Retiring management committee member Alison Phipps reflects on her 8 years with Right to Remain.
“Who doesn’t want another chance?”
The title track of BBC folk singer of the year’s latest album, Karine Polwart’s Laws of Motion, carries this question in its moving, angered melody. The plight of people seeking refuge and shelter courses through the veins of the song and Karine’s clear voice does indeed sing, as the poet Mary Oliver says we just should, ‘like blood going down a vein.’
‘Searchlights at the tunnel gate
Barbed wire at the harbour
Restless men and women blow
Like sand across the border
Broken bodies on the wrackline
Not a friend to name them
Nothing left to lose but hope
How can anybody blame them?Who doesn’t want another chance?’
Nine years ago I was fighting with every ounce of energy and intellect that I possessed to keep our foster daughter from being deported. Michael from Right to Remain, and Miriam, a member of the then management committee, were touchstones in the struggle. Michael gave of his practical wisdom and Miriam never once sugar-coated it. She was a constant presence in the darkest days in my inbox, checking in, getting me to tough it out, making sure I knew that none of the struggle was about me – however much I was crying myself to sleep night after night. It was about my daughter, and her family, and her friends, and their families, and their friends, it was about everyone who needs another chance to make a life, in a place that’s safe. It was about being held in webs of relationships. It was about the very laws of motion and struggling for their continuance against the strangulating structures which continue to close in on the space for migration justice.
When I heard of Miriam’s death – too soon, too soon – it was clear as Karine’s lyrical voice that I needed to carry on this work within what became Right to Remain. We had learned so much that was new through the campaign and much of it was later distilled into what has become the Right to Remain Toolkit, and has continued to work in similar ways, drawing out the things that work, and working creatively to strengthen these and adapt. Seeing Dr Vicky Canning launching the Asylum Navigation Board at last week’s Right to Remain Gathering was another of many moments of real pride I have had in the organisation’s work and ways of working.
We all want one – @pinar_aksu5 with @Vicky_Canning’s new @Right_to_Remain Asylum Navigation Board. @ESRC pic.twitter.com/jmPU7BWYPm
— Alison Phipps (@alison_phipps) October 13, 2018
It’s been a nail-biting eight years of hard work in a hostile environment, trying to just keep the boat afloat, helping write policy papers, media strategies, trainings, stepping in to chair meetings, to write funding applications, fund-raising, getting materials translated, bridging and brokering and just having ideas about what to do and also what not to do.

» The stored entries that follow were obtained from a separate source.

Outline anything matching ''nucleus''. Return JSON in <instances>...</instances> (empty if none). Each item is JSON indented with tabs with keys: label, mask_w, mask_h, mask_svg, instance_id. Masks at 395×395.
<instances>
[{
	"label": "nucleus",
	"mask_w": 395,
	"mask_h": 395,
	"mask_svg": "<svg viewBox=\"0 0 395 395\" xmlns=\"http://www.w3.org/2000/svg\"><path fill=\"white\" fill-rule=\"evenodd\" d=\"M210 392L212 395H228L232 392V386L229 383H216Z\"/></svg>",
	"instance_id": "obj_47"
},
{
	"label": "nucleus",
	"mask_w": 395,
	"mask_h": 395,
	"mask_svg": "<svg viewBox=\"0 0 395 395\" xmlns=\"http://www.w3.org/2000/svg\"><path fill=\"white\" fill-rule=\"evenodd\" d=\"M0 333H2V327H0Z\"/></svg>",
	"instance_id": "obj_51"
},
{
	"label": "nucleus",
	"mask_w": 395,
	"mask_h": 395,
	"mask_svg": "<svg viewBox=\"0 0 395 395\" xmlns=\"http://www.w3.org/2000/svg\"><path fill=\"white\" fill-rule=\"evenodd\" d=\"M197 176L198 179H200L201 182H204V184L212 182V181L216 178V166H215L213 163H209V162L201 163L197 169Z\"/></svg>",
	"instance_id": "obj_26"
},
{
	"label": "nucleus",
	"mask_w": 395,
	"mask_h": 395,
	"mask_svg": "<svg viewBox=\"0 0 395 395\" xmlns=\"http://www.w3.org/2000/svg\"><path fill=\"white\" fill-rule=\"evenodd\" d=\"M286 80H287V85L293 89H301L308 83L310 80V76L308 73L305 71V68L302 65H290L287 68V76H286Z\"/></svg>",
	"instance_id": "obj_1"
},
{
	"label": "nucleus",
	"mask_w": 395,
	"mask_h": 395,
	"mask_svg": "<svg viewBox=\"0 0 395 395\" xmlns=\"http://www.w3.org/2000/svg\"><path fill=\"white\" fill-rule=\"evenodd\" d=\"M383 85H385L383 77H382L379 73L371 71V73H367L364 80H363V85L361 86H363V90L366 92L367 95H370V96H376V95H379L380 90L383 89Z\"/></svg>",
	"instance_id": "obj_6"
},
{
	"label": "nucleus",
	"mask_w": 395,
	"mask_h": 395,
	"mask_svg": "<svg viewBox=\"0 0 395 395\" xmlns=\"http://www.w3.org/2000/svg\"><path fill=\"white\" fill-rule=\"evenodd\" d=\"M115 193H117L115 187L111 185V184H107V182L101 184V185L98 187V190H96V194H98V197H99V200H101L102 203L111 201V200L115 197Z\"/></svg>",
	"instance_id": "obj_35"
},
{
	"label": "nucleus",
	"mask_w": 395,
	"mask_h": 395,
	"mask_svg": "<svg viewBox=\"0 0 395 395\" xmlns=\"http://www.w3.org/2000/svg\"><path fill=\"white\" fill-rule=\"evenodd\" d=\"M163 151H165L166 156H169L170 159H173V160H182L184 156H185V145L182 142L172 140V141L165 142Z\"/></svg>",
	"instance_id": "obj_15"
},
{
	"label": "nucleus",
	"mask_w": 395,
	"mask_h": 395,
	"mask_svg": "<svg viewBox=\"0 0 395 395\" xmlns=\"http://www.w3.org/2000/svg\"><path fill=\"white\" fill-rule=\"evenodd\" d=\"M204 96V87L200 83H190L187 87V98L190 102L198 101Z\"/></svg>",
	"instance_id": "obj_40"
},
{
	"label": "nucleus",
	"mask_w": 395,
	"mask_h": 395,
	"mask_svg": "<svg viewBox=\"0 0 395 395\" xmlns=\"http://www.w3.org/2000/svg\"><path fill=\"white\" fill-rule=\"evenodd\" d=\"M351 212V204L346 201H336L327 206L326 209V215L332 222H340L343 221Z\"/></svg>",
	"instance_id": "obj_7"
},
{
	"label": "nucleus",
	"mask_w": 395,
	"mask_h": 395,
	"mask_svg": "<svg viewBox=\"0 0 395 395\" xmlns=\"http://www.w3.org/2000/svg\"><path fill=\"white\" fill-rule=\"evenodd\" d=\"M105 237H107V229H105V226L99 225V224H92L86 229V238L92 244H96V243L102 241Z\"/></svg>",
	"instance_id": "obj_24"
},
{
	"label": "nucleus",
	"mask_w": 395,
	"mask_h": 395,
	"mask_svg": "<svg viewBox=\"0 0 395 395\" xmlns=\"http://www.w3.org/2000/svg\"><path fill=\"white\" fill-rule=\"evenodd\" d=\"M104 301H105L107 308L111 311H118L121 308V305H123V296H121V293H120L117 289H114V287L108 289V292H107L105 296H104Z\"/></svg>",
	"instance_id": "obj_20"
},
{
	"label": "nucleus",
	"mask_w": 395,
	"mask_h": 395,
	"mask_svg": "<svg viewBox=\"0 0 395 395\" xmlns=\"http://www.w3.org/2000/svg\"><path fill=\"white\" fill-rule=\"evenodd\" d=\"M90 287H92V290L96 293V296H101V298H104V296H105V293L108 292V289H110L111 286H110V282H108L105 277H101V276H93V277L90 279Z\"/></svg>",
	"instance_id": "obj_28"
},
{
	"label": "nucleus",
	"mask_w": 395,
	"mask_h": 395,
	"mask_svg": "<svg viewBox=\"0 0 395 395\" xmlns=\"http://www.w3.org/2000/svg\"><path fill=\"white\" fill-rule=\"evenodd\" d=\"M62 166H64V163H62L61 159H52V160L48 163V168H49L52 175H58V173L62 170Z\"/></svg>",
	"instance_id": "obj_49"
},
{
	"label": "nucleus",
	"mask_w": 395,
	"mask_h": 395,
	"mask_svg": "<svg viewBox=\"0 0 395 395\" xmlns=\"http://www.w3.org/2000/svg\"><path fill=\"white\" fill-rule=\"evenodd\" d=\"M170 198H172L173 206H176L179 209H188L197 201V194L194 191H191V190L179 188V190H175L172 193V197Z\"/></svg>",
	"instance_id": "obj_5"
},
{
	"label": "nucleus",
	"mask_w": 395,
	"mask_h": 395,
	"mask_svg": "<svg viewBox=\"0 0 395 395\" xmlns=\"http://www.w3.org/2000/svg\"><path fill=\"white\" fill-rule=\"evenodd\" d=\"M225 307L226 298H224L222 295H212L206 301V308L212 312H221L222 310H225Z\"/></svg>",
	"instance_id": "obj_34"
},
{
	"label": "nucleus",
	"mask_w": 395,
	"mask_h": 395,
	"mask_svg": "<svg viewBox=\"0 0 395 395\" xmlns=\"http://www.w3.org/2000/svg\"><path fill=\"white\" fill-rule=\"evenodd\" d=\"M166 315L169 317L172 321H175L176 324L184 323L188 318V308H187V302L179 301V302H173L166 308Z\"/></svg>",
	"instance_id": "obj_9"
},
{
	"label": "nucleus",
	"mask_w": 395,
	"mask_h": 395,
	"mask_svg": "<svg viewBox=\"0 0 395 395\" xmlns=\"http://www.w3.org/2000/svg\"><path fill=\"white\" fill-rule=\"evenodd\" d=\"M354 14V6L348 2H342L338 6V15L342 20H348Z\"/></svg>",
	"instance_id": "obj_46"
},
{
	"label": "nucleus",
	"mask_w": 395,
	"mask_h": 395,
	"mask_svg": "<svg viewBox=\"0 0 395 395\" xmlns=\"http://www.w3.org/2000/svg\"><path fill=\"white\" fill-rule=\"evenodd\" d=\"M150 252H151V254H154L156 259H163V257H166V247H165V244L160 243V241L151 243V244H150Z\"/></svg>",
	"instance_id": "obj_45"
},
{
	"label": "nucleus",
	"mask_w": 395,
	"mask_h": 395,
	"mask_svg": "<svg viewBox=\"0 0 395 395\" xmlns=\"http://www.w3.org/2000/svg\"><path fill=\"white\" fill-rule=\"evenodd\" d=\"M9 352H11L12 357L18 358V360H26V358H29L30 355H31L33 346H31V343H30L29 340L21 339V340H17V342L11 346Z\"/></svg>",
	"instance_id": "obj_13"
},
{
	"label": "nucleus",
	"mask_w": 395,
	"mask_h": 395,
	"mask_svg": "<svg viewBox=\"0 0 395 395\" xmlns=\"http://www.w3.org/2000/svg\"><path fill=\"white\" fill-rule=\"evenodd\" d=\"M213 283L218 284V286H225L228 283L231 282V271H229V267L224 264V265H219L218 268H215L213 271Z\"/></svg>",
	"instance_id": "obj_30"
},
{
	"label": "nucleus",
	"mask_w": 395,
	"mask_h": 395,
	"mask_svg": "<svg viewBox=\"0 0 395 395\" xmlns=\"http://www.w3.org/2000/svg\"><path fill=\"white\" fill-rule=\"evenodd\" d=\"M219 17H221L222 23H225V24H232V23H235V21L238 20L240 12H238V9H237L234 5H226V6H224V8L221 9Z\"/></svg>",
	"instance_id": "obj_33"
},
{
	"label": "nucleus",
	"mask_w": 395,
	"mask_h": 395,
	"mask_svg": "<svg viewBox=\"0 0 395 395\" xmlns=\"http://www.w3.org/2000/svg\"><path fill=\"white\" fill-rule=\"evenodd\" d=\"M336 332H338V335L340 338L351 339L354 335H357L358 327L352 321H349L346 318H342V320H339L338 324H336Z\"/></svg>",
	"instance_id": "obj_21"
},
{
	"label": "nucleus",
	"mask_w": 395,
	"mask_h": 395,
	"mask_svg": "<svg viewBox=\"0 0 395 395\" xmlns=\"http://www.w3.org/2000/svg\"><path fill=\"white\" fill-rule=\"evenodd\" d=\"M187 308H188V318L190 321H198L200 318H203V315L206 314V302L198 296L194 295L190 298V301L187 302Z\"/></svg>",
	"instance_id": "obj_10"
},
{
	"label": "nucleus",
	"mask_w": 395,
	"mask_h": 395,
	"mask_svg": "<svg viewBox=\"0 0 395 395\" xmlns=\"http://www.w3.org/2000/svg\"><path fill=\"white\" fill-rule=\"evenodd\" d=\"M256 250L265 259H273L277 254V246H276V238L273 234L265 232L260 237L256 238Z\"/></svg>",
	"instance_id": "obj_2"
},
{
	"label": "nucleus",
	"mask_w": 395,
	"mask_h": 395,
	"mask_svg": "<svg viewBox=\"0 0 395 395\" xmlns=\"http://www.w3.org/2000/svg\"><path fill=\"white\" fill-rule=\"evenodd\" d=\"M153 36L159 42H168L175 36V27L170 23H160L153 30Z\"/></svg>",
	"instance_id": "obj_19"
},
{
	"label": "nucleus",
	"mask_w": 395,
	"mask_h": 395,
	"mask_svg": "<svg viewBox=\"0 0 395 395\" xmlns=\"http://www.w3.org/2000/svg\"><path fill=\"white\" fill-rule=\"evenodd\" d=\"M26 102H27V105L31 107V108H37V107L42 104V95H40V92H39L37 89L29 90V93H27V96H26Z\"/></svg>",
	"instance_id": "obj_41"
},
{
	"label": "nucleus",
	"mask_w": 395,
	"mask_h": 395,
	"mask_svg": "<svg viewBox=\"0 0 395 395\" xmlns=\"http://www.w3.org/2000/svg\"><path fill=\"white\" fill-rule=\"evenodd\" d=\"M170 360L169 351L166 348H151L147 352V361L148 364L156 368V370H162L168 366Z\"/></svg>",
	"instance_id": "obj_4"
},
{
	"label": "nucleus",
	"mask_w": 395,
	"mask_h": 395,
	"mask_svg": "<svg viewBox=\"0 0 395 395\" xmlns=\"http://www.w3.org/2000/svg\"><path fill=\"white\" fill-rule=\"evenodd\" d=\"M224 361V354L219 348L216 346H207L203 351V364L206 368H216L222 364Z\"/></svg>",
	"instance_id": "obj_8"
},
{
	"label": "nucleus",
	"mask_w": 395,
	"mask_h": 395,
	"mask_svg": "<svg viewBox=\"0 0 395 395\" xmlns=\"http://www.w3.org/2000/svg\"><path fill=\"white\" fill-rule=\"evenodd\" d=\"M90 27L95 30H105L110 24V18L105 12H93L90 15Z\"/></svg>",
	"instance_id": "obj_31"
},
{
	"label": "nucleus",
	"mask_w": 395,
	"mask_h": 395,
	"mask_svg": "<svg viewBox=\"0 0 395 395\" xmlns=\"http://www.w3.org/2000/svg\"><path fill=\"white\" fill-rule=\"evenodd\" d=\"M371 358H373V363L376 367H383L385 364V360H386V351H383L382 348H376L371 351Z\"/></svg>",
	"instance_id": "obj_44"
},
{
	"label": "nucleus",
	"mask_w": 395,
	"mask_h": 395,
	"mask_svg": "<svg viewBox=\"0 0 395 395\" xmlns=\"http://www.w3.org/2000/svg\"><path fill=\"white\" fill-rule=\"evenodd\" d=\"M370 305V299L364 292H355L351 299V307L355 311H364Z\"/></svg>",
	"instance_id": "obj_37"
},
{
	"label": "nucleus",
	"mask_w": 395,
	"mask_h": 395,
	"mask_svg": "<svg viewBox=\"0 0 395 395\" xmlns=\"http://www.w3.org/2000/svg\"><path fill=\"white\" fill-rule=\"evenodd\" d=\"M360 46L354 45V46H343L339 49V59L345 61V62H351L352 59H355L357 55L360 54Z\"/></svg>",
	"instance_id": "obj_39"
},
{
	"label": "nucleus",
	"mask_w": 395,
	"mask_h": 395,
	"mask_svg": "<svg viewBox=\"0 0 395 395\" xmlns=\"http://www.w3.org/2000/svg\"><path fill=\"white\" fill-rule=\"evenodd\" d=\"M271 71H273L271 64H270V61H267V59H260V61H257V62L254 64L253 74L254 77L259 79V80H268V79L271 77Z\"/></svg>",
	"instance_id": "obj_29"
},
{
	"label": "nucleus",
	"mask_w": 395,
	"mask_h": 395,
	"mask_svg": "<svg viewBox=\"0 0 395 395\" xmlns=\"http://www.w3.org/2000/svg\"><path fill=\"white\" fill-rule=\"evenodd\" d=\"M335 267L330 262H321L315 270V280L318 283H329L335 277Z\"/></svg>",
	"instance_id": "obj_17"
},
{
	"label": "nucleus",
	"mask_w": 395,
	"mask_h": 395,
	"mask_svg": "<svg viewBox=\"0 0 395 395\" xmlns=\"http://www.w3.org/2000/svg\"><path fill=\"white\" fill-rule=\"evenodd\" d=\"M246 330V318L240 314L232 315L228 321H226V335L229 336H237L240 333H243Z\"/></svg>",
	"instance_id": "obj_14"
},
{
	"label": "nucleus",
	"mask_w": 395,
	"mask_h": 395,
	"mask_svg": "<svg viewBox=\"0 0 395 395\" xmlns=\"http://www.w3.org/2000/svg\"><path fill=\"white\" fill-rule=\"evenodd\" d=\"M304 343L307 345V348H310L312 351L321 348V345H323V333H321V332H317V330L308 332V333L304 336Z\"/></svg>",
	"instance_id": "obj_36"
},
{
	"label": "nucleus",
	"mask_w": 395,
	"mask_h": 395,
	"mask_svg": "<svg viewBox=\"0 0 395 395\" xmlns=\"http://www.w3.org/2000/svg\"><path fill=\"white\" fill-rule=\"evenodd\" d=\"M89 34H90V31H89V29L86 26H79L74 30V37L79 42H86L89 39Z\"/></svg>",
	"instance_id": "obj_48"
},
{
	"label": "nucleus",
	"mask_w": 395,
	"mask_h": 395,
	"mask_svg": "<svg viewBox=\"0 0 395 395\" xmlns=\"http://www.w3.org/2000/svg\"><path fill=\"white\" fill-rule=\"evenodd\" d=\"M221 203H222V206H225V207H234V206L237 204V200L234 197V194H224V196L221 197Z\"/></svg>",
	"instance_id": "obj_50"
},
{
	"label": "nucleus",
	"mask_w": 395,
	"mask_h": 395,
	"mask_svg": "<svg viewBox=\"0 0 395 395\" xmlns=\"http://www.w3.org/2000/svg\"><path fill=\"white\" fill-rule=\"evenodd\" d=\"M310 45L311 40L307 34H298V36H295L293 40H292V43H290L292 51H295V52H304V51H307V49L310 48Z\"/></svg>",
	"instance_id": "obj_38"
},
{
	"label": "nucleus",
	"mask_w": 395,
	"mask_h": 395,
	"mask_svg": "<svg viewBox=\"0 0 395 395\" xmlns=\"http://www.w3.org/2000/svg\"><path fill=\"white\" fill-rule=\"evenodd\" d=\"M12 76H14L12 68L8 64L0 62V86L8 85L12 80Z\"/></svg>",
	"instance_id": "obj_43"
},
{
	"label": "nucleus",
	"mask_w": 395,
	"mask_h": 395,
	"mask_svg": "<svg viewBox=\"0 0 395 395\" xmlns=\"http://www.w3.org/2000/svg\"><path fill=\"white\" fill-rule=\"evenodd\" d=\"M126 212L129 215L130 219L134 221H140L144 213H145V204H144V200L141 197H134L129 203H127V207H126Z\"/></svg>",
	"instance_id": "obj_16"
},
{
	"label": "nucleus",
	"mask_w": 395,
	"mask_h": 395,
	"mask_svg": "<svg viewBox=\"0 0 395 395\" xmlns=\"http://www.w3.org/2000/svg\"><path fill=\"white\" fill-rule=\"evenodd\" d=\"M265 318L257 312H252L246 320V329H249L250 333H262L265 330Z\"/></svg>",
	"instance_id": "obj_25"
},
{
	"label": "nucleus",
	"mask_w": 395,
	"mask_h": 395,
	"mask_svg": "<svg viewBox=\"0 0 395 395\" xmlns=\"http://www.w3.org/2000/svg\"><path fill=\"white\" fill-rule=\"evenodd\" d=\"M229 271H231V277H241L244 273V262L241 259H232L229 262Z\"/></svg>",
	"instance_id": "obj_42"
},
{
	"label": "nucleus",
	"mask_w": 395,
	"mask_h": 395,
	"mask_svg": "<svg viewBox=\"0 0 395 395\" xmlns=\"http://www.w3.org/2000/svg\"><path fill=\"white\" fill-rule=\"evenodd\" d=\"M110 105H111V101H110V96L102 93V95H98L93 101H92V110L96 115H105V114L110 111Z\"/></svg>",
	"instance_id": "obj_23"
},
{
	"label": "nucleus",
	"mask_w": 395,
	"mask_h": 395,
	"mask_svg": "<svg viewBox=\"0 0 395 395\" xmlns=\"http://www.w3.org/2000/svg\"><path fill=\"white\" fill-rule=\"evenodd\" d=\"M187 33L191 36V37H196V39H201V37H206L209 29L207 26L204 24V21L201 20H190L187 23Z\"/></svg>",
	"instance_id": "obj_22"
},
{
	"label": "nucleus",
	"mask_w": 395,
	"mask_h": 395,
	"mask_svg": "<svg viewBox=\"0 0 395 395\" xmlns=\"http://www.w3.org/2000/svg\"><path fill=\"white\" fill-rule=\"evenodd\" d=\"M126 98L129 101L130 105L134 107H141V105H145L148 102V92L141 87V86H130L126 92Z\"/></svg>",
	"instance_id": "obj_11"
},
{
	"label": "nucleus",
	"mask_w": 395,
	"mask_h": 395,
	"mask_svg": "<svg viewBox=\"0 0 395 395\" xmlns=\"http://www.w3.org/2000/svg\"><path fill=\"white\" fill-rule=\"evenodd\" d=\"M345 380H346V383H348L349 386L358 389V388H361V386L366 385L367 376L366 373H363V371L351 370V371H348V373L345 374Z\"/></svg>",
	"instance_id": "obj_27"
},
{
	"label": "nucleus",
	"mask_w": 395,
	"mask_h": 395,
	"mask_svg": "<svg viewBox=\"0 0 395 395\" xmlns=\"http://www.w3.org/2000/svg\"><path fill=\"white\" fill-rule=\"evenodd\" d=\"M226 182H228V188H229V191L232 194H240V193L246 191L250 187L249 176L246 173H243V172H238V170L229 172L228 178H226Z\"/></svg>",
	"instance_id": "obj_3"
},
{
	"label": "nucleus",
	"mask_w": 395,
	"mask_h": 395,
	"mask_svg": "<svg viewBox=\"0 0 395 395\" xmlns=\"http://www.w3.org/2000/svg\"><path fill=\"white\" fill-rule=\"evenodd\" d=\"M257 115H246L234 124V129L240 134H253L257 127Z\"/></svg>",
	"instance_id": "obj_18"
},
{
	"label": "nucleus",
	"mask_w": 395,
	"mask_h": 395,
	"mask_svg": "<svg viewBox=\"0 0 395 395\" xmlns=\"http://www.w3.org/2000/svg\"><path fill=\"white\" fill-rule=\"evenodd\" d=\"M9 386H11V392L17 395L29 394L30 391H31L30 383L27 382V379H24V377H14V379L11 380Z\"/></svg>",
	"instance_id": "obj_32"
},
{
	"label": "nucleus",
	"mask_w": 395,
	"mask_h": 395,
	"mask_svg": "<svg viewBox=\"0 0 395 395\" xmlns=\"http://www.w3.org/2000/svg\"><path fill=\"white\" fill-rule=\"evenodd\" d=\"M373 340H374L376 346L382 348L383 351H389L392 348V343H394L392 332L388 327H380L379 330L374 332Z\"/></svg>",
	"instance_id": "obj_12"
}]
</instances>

I’ve been all over the country meaning many trips to London, and hosted committee members in our home and city of Glasgow. There have been many touching moments together, including seeing members of the committee gain status, or tear-up with wonder as they read Scotland’s Future – the 680 page policy document for every household in Scotland – which contained the line : ‘in an independent Scotland we will close Dungavel Immigration Removal Centre….’. The collective cooperation across campaign and grassroots organisations which goes into even enabling such an aspiration is no small thing, and those of us who have as a burning desire within our bones to see the detention walls fall, we know it, feel it, share it.
In the eight years since I joined the committee I’ve seen the organisation change beyond all recognition, weathering the storms of the crisis of reception known erroneously as the ‘refugee crisis’, and the challenges of securing funding needed to provide crucial resources to so many vulnerable people. We have had our own moments of crisis and conflict when we’ve need to hold steady and press pause, and work through the kinds of knots which all meaningful organisations engaged in a struggle for justice will come up against when their purpose and integrity butt up against realities too hard to bear.
I’ve cracked open myself as we held two minutes silence in our annual gatherings to remember those we have lost to the system. The deaths in detention, the deaths on the journey, the deaths. Too many needless deaths.
And I’ve had my life and purpose affirmed again and again by the asylum and refugee led groups who attend and shape our annual gathering, and by having a management committee which is balanced between those who are allies and those who are experts by experience. To be amongst these people, for me, has been being deeply and truly to be amongst ‘my people’.
And I have loved the fun and the t-shirts, the quirky campaigning, the incorporation of the arts – especially song and performance into our campaigning – and the steadfastness of our marvelously gentle, powerful workers.
‘Strike that rod
Build that wall
Defy the laws of motion
But the radius of very blast
And the anchor line of love and life
And the promise of another chance
Are wider, deeper, stronger than the ocean.Who doesn’t want another chance?’
Laws of Motion is released on October 19th 2018: https://www.karinepolwart.com
Alison is co-convener of Glasgow Refugee, Asylum and Migration network at the University of Glasgow. She is a Professor of languages and intercultural studies and has long convening and board membership experience with The British Council, The Iona Community and the World Council of Churches as well as volunteering with several asylum organisations in Glasgow for many years. Alison is the Chairholder/Coordinator for the UNESCO Chair in Refugee Integration Through Languages and the Arts (University of Glasgow).